A rśi [sage] has said: Samamantreńa jáyate iti samájah [“Society is the collective movement of a group of individuals who have decided to move together towards a common goal”]. That is, whether people are pápii or tápii [sinners or victims], thieves, criminals, or characterless individuals, they are so only superficially; internally they are filled with the potential for purity. The principal object of the sadvipras is to explore and bring this potentiality into play. They will accord human value to everyone without exception. Those who have done hateful crimes must be punished, but sadvipras will never hate them, or put an end to them by depriving them of food, because sadvipras are humanists. The pandits puffed up with vainglory could turn their attention to their books instead of attending on the ailing non-Hindu Haridas, but Chaitanya Mahaprabhu found it impossible to remain indifferent to him. He took Haridas in his arms and nursed him carefully, and thus showed respect to human value.
However, when the question of social responsibility arises, it must be considered with great care. Irresponsible people cannot be entrusted with social responsibility, because those who shoulder social responsibility will have to lead humanity on the path of development, and correct the ways of sinners. If they themselves are of evil mentality, it will not be possible for them to discharge their social responsibility. It has been said: “The collective body of those who are engaged in the concerted effort to bridge the gap between the first expression of morality and establishment in universal humanism is called society.”(2) So social responsibility should be entrusted to those who are capable of discharging it creditably. If moralism is the starting-point of the journey of society, then those who are at its helm must be moralists. And since society aims to establish universalism, those people must be universalists. And if the gap between moralism and universal humanism is to be bridged, spiritual sádhaná is a must, so those people must practise rigorous sádhaná. Their philosophy of life must be, “Morality is the base, sádhaná is the means, and life divine is the goal.”

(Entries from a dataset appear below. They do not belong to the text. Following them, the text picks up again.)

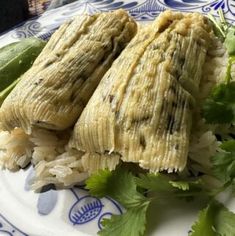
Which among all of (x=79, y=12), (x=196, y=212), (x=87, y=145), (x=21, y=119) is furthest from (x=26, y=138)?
(x=79, y=12)

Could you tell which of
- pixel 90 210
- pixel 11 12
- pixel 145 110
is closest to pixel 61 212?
pixel 90 210

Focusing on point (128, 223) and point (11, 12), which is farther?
point (11, 12)

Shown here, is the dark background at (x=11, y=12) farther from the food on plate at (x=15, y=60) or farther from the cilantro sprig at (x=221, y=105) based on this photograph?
the cilantro sprig at (x=221, y=105)

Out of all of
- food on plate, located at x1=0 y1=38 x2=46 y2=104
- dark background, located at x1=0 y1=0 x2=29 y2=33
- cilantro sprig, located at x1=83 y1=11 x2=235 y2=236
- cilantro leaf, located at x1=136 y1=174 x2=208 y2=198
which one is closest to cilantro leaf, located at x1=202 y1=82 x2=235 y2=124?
cilantro sprig, located at x1=83 y1=11 x2=235 y2=236

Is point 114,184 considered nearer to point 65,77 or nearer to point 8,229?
point 8,229

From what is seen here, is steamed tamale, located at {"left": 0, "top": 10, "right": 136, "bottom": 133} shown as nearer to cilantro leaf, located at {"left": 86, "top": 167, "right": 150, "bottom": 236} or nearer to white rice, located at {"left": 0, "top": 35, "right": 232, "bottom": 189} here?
white rice, located at {"left": 0, "top": 35, "right": 232, "bottom": 189}

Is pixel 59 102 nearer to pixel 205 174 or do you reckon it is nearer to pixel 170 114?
pixel 170 114

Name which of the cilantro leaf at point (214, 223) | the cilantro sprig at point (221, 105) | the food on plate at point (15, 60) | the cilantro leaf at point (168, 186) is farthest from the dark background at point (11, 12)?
the cilantro leaf at point (214, 223)
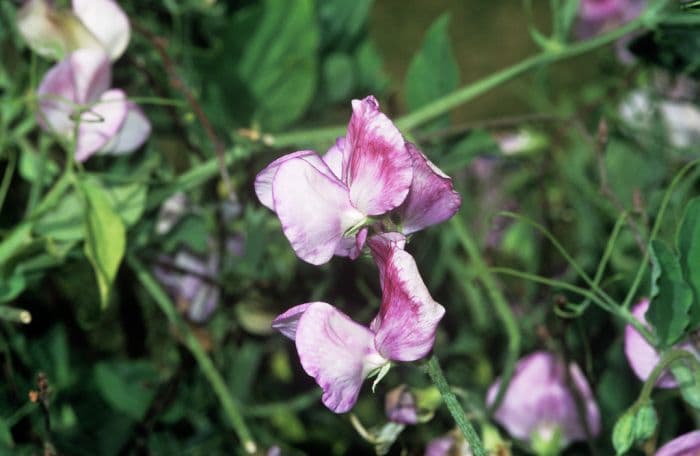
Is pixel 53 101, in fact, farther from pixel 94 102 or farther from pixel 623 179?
pixel 623 179

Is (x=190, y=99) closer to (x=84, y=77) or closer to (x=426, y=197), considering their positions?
(x=84, y=77)


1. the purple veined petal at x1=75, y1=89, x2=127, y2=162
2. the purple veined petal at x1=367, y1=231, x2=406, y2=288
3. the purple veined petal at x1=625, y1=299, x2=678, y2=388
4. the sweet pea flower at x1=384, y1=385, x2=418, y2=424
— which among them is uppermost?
the purple veined petal at x1=367, y1=231, x2=406, y2=288

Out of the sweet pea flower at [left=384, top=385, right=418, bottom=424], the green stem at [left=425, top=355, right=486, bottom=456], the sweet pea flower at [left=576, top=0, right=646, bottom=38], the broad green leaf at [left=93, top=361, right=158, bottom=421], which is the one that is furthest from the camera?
the sweet pea flower at [left=576, top=0, right=646, bottom=38]

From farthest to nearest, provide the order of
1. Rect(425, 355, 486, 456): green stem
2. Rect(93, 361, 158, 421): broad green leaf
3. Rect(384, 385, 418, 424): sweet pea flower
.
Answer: Rect(93, 361, 158, 421): broad green leaf < Rect(384, 385, 418, 424): sweet pea flower < Rect(425, 355, 486, 456): green stem

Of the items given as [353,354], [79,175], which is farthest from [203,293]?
[353,354]

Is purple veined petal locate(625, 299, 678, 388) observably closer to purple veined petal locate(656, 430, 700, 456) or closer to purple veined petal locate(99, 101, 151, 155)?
purple veined petal locate(656, 430, 700, 456)

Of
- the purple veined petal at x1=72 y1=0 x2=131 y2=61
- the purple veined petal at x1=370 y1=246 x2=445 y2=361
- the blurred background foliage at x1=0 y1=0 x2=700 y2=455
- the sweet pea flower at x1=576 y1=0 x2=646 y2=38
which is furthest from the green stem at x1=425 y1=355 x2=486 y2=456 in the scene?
the sweet pea flower at x1=576 y1=0 x2=646 y2=38
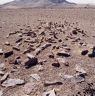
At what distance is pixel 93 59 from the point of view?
385 inches

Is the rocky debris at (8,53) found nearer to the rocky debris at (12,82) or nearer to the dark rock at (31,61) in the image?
the dark rock at (31,61)

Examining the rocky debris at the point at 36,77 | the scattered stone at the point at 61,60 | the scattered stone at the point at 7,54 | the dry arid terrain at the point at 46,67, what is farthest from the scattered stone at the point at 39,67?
the scattered stone at the point at 7,54

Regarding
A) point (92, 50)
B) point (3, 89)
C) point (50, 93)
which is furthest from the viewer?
point (92, 50)

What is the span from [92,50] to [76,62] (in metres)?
1.22

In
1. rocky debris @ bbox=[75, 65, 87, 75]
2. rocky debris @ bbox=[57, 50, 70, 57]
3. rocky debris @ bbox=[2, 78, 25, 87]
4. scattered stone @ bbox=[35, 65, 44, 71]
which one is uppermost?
rocky debris @ bbox=[57, 50, 70, 57]

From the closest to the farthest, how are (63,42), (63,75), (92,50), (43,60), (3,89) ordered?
(3,89) → (63,75) → (43,60) → (92,50) → (63,42)

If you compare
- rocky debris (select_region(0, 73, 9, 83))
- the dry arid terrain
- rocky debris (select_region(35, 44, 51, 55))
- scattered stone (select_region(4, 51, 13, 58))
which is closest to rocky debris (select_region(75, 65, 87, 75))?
the dry arid terrain

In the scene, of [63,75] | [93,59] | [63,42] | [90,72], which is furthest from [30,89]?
[63,42]

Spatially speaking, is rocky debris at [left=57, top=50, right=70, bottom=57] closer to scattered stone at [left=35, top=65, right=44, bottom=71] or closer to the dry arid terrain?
the dry arid terrain

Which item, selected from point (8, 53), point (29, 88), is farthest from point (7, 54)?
point (29, 88)

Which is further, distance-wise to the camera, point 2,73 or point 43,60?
point 43,60

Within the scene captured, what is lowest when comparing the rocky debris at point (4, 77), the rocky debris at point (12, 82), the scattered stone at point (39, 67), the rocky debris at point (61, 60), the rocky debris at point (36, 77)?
the rocky debris at point (12, 82)

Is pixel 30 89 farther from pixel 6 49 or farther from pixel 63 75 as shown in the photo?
pixel 6 49

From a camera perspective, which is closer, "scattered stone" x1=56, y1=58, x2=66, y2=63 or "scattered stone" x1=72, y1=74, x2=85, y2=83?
"scattered stone" x1=72, y1=74, x2=85, y2=83
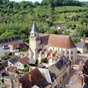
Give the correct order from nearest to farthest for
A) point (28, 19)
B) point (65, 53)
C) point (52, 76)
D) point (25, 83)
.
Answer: point (25, 83) < point (52, 76) < point (65, 53) < point (28, 19)

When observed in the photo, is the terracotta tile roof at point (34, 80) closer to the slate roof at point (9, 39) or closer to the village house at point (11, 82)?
the village house at point (11, 82)

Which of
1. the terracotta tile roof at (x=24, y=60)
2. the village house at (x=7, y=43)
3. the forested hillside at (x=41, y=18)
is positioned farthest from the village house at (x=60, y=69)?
the forested hillside at (x=41, y=18)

This great responsibility must never be entrusted to those who are themselves criminals. Unless and until such people correct themselves, they will not be given any social value, though in no way will they be denied human value. At present social value is given importance, but those who are selected to discharge social responsibility do not possess the aforesaid qualities. They have occupied their posts on the strength of their money or on the basis of patronage, but this has not resulted in any collective welfare. That is why there is an instruction in our social scripture:
Do not be misled by anyone’s tall talk. Judge merit by seeing the performance. Remember, whatever position one is in offers sufficient opportunity to work. One whose character is not in accordance with Yama-Niyama should not get opportunity [to become] a representative.… to [[vest]] an incompetent person with power means to push society towards destruction knowingly and deliberately. (“Society” in Caryacarya Part 2, 1999)
The sadvipras will install qualified persons in power, and the social order which will be evolved by virtue of their leadership will give due importance to one and all. In this new society based on Neohumanism, everyone will find their life worth living. All will regain their lost positions of honour.
(1) Earlier in the complete discourse of which this is the concluding part, the author had explained “social value” as the recognition that society pays to its leaders by virtue of their position. –Eds.
(2) Shrii Prabhat Ranjan Sarkar, “Moralism” in Human Society Part 1 (slightly rephrased here by the author). –Eds.